= TASK DETAILS =
Can you output the lines of the items below as a numbered list, leaving out the pictures and any blank lines?

Picture-based spatial questions
______________________________

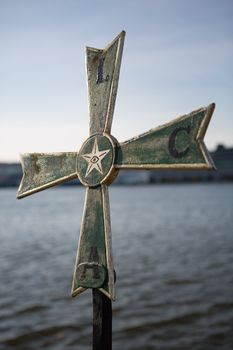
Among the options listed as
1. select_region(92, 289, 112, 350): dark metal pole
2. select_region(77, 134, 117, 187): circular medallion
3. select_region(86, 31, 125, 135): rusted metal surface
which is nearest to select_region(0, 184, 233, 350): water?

______________________________

= REPLY TO THE EXERCISE =
1. Among the options listed as
2. 1. select_region(92, 289, 112, 350): dark metal pole
3. 2. select_region(77, 134, 117, 187): circular medallion
4. 3. select_region(86, 31, 125, 135): rusted metal surface
5. which is nearest to select_region(0, 184, 233, 350): water?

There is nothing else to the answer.